Notion co-founder Simon Last discusses the company's pivot to AI, driven by the capabilities of GPT-4, and its vision for a platform where humans and agents collaborate. He details the evolution of Notion's AI products, from writing assistants to autonomous custom agents, and how this shift has profoundly impacted engineering practices, leading to a new "agent manager" role for developers. Notion aims to be a "Switzerland for models," providing access to diverse AI capabilities within a collaborative workspace.
Summarized by Podsumo
GPT-4's capabilities in 2022 served as the pivotal moment for Notion, immediately sparking both short-term (writing assistant) and long-term (general assistant) AI product visions.

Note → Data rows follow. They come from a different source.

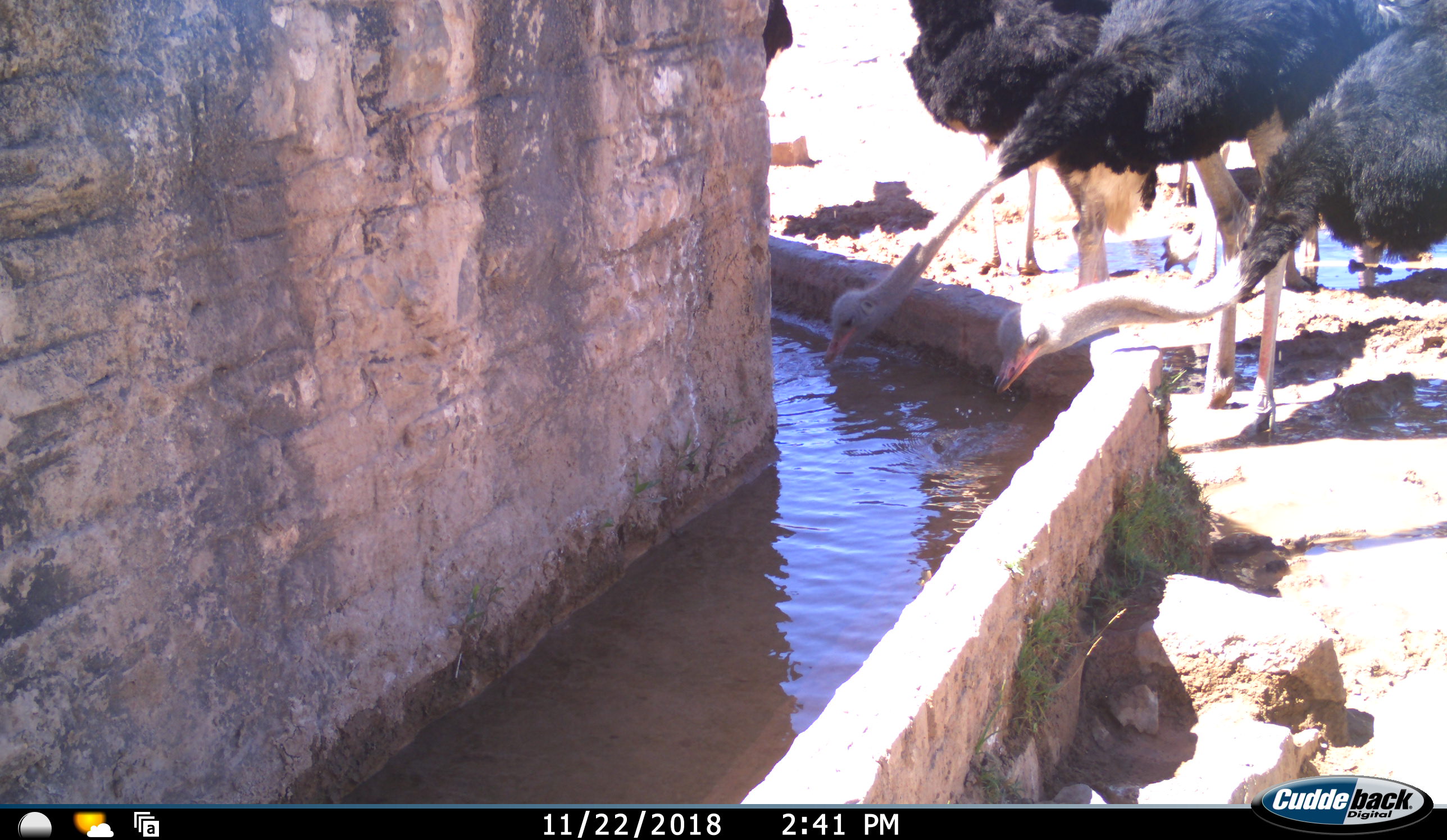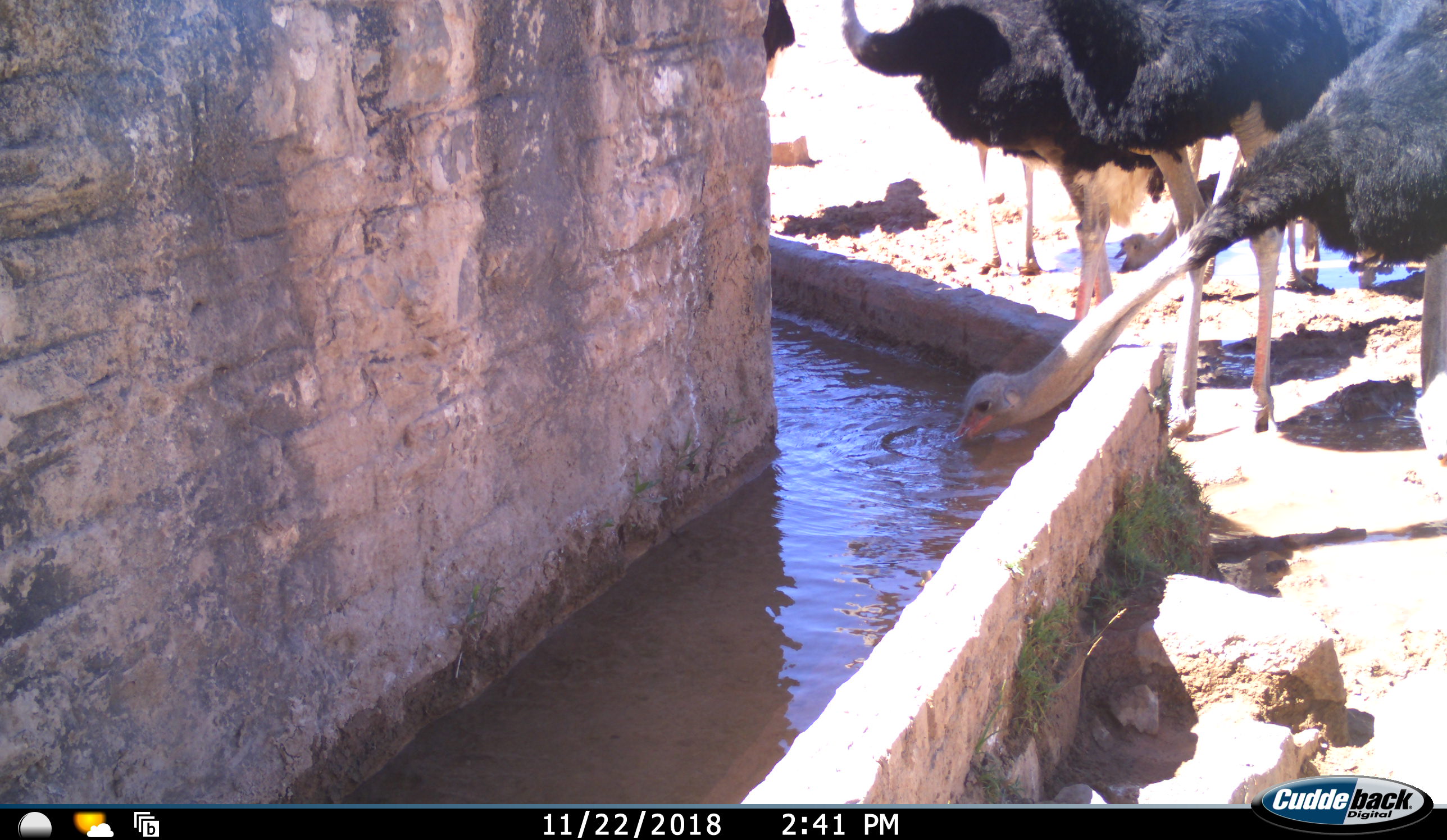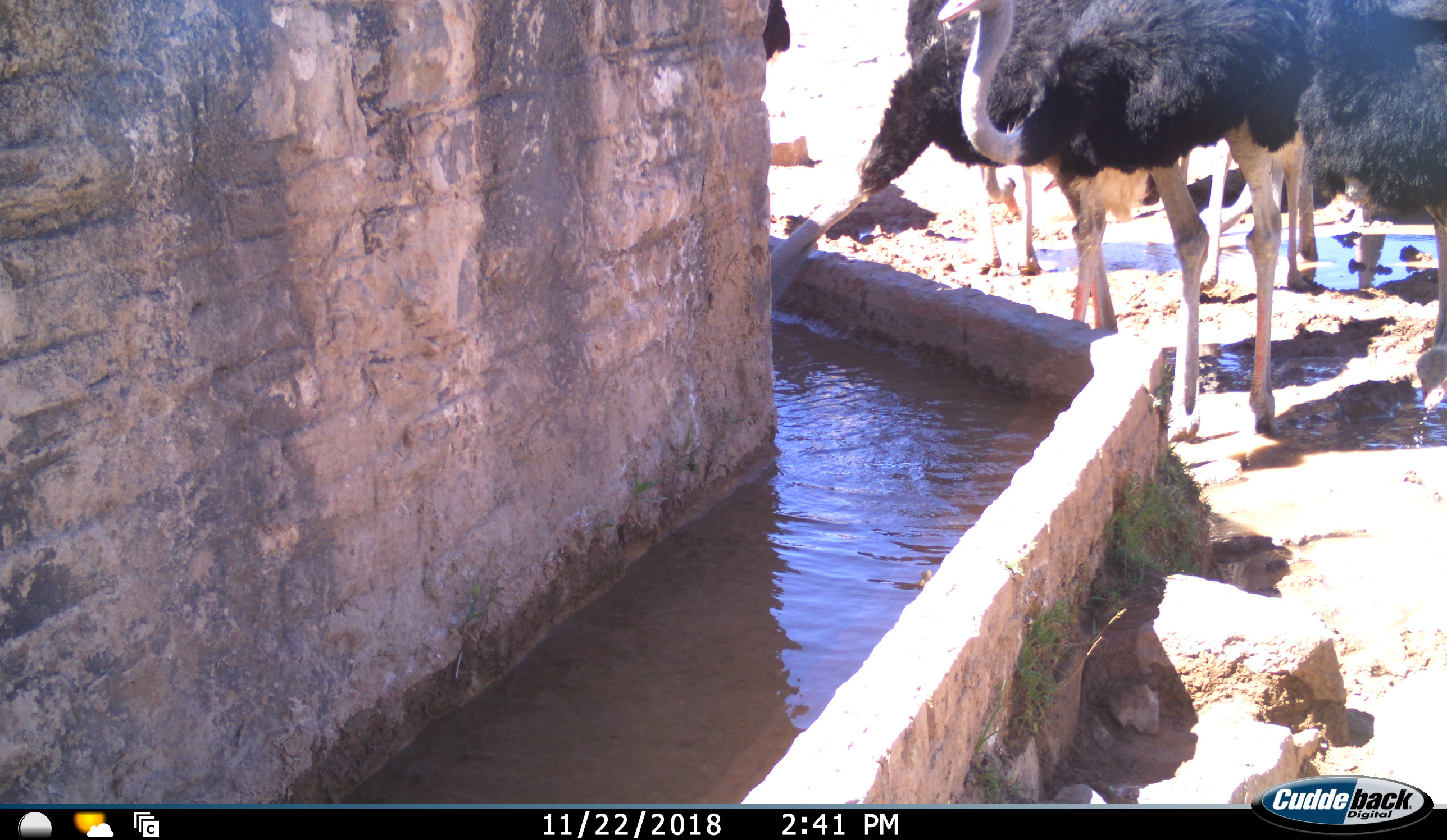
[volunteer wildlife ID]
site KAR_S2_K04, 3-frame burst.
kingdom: Animalia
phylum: Chordata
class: Aves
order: Struthioniformes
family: Struthionidae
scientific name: Struthionidae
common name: ostrich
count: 7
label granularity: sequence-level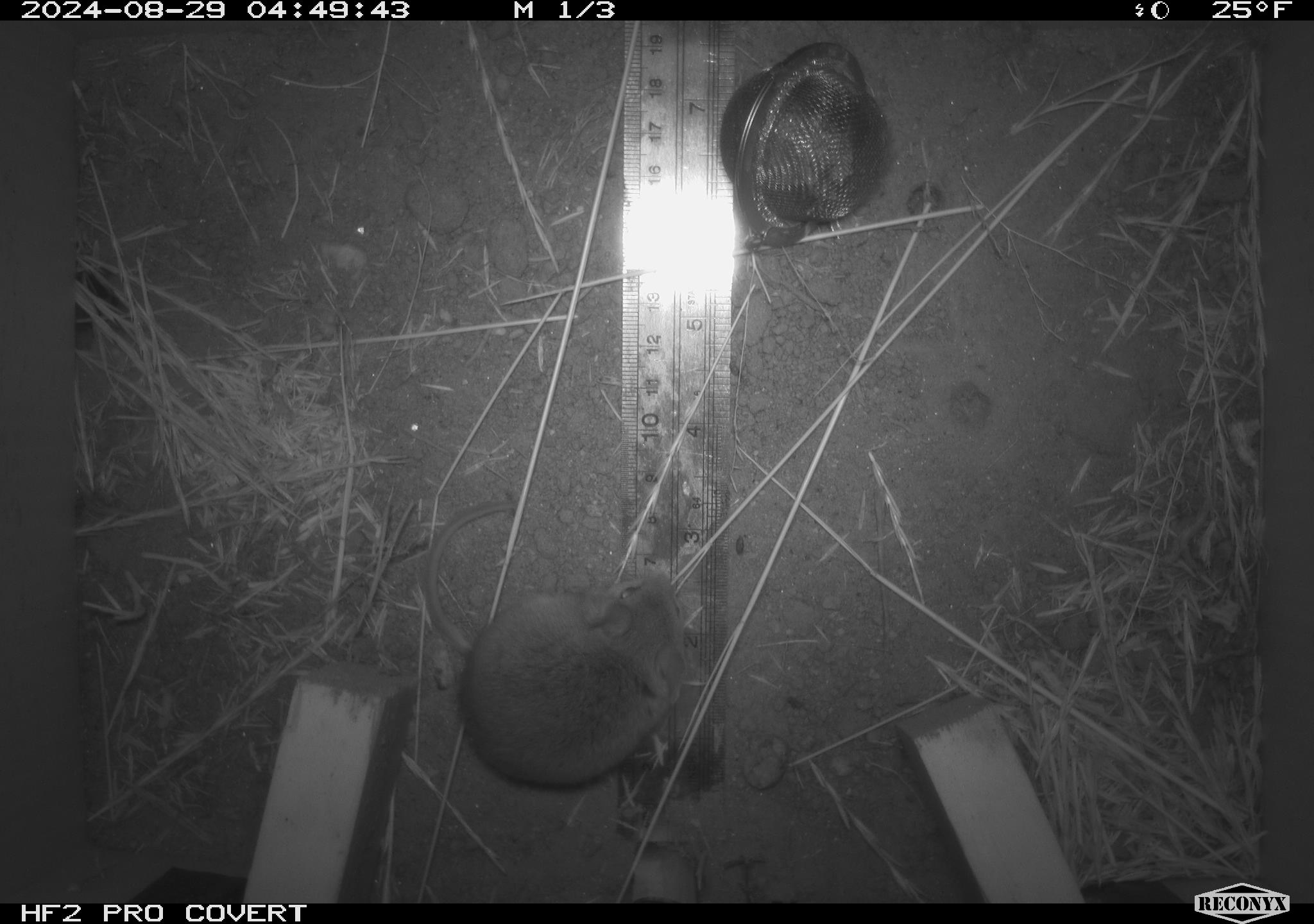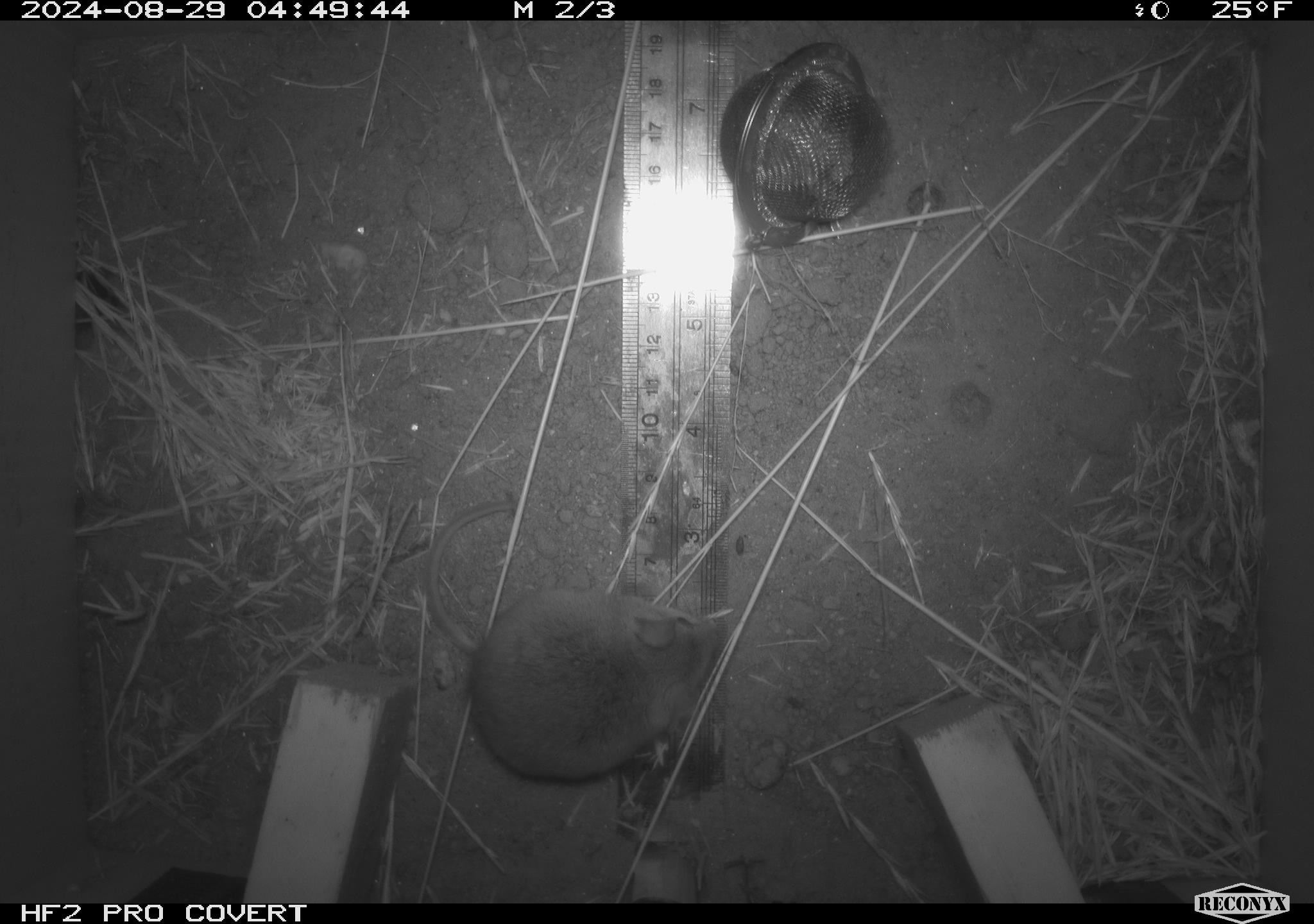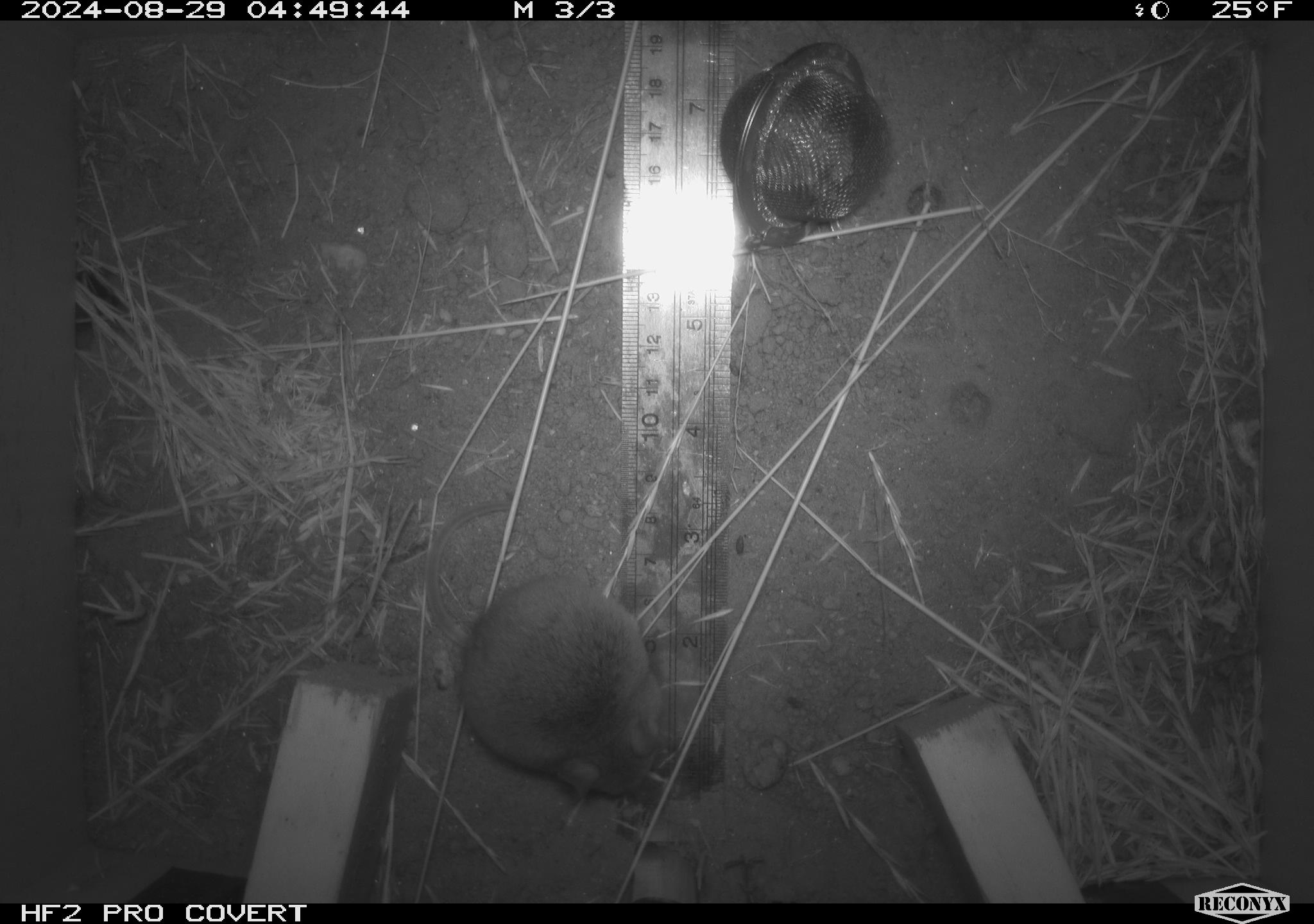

Notion rapidly launched AI writer (Feb 2023) and Q&A (Oct 2023), which involved building a robust, real-time semantic index across Notion, Slack, and Google Drive, a complex challenge many native products struggle with.
Notion embraces an "agentic engineering" philosophy, rewriting its AI harness every ~6 months to adapt to rapidly evolving models and technology, which is seen as crucial for staying state-of-the-art.
The advent of coding agents has dramatically increased individual engineer impact, transforming developers into "agent managers" who design, verify, and monitor end-to-end tasks rather than directly writing code, with Simon Last noting he hasn't written code since last summer.
Notion's custom agents enable powerful autonomous workflows, such as email triage and customer feedback routing, learning user preferences and rules on the fly, and are envisioned to bootstrap their own capabilities like building integrations.
"I think this is honestly a really key thing and something that a lot of companies get wrong is just like doing one thing and then just like sticking with it you really do have to keenly aware of what the current state of the model and the technology is and then designing the harness and system in the product deeply around that and it basically means you have to rewrite it every six months."
"I haven't written code since like last summer. I don't type code anymore. ... I'm now like the agent manager, instead of the coder."
"I would say two big things. One is that it was just pretty smart. It could follow reasonably complicated instructions. It could write things for you, get edit things. And the second big thing was that the scope of its knowledge was extremely interesting. Super, super deep, like, and broad world knowledge."